Re: [RFC] Filesystem error notifications proposal

Gabriel Krisman Bertazi <krisman@xxxxxxxxxxxxx> · Tue, 02 Feb 2021 15:26:35 -0500

"Theodore Ts'o" <tytso@xxxxxxx> writes:

> On Thu, Jan 21, 2021 at 09:44:35PM -0300, Gabriel Krisman Bertazi wrote:
>> > We might be inside a workqueue handler, for example, so we might not
>> > even running in the same process that had been containerized.  We
>> > might be holding various file system mutexes or even in some cases a
>> > spinlock.
>> 
>> I see.  But the visibility is of a watcher who can see an object, not
>> the application that caused the error.  The fact that the error happened
>> outside the context of the containerized process should not be a problem
>> here, right?  As long as the watcher is watching a mountpoint that can
>> reach the failed inode, that inode should be accessible to the watcher
>> and it should receive a notification. No?
>
> Right.  But the corruption might be an attempt to free a block which
> is already freed.  The corruption is in a block allocation bitmap; and
> at the point where we notice this (in the journal commit callback
> function), ext4 has no idea what inode the block was originally
> associated with, let *alone* the directory pathname that the inode was
> associated with.  So how do we figure out whether or not the watcher
> "can see the object"?
>
> In other words, there is a large set of file system corruptions where
> it is impossible to map it to the question "will it be visible to the
> watcher"?

Thanks for the explanation.  That makes sense to me.  For corruptions
where it is impossible to map to a mountpoint, I thought they could be
considered global filesystem errors, being exposed only to someone
watching the entire filesystem (like FAN_MARK_FILESYSTEM).
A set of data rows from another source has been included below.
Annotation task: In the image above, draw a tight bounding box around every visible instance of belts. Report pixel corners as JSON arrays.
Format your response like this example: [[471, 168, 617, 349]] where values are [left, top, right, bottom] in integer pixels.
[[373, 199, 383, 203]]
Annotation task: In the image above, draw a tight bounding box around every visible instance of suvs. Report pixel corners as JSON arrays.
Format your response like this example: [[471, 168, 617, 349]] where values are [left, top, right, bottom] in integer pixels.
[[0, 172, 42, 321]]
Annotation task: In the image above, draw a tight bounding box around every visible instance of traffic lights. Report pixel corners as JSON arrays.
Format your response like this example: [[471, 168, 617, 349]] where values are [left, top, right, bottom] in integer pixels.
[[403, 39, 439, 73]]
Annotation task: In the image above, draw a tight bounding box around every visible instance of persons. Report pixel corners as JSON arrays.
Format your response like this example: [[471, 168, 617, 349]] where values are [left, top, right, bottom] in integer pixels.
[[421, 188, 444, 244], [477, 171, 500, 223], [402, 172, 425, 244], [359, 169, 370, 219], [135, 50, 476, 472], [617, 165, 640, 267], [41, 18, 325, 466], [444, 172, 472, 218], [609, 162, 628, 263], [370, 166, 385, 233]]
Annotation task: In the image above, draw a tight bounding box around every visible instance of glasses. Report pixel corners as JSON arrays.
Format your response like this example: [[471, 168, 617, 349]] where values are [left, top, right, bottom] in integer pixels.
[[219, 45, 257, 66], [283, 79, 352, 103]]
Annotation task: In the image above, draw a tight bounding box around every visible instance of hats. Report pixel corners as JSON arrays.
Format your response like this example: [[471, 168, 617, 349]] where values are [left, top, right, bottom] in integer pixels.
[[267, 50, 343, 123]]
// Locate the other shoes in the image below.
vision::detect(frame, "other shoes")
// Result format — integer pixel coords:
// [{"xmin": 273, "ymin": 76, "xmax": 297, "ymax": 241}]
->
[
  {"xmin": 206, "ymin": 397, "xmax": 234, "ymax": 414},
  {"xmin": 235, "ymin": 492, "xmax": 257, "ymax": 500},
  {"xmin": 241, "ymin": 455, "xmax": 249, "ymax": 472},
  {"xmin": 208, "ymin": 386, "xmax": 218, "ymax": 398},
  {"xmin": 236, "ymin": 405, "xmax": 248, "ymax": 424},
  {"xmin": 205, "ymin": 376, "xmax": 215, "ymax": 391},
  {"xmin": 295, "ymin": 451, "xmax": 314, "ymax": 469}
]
But, as you mentioned regarding the google use case, the entire idea of
watching a subtree is a bit beyond the scope of my use-case, and was
only added given the feedback on the previous proposal of this feature.
While nice to have, I don't have the need to watch different mountpoints
for errors, only the entire filesystem.

There was a concern raised against my original submission which did
superblock watching, due to the fact that a superblock is an internal
kernel structure that must not be visible to the userspace.  It was
suggested we should be speaking in terms of paths and mountpoint.  But,
considering the existence of FAN_MARK_FILESYSTEM, I think it is the exact
same object I was looking for when proposing the watch_sb syscall.

>
>> > What follows from that is that it's not really going to be possible to
>> > filter notifications to a subtree.  Furthermore, if fanotify requires
>> > memory allocation, that's going to be problematic, we may not be in a
>> > context where memory allocation is possible.  So for that reason, it's
>> > not clear to me that fanotify is going to be a good match for this use
>> > case.
>> 
>> I see.  Do you think we would be able to refactor the error handling
>> code, such that we can drop spinlocks and do some non-reclaiming
>> allocations at least?  I noticed Google's code seems to survive doing
>> some allocations with GFP_ATOMIC in their internal-to-Google netlink
>> notification system, and even GFP_KERNEL on some other scenarios.  I
>> might not be seeing the full picture though.
>
> It would be ***hard***.  The problem is that the spinlocks may be held
> in functions higher up in the callchain from where the error was
> detected.  So what you're proposing would involve analyzing and
> potentially refactoring *all* of the call sites for the ext4_error*()
> functions.
>
>> I think changing fanotify to avoid allocations in the submission path
>> might be just intrusive enough for the patch to be rejected by Jan. If
>> we cannot do allocations at all, I would suggest I move this feature out
>> of fanotify, but stick with fsnotify, for its ability to link
>> inodes/mntpoints/superblock.
>
> At least for Google's use case, what we really need to know is the
> there has been some kind of file system corruption.  It would be
> *nice* if the full ext4 error message is sent to userspace via
> fsnotify, but for our specific use case, if we lose parts of the
> notification because the file system is so corrupted that fsnotify is
> getting flooded with problems, it really isn't end of the world.  So
> long as we know which block device the file system error was
> associated with, that's actually the most important thing that we need.
>
> In the worst case, we can always ssh to machine and grab the logs from
> /var/log/messages.  And realistically, if the file system is so sick
> that we're getting flooding with gazillion of errors, some of the
> messages are going to get lost whether they are sent via syslog or the
> serial console --- or fsnotify.  So that's no worse than what we all
> have today.  If we can get the *first* error, that's actually going to
> be the most useful one, anyway.
>

The main use case is, as you said, corruption detection with enough
information to allow us to trigger automatic recovery and data rebuilding
tools.  I understand now I can drop most of the debug info, as you
mentioned.  In this sense, the feature looks more like netoops.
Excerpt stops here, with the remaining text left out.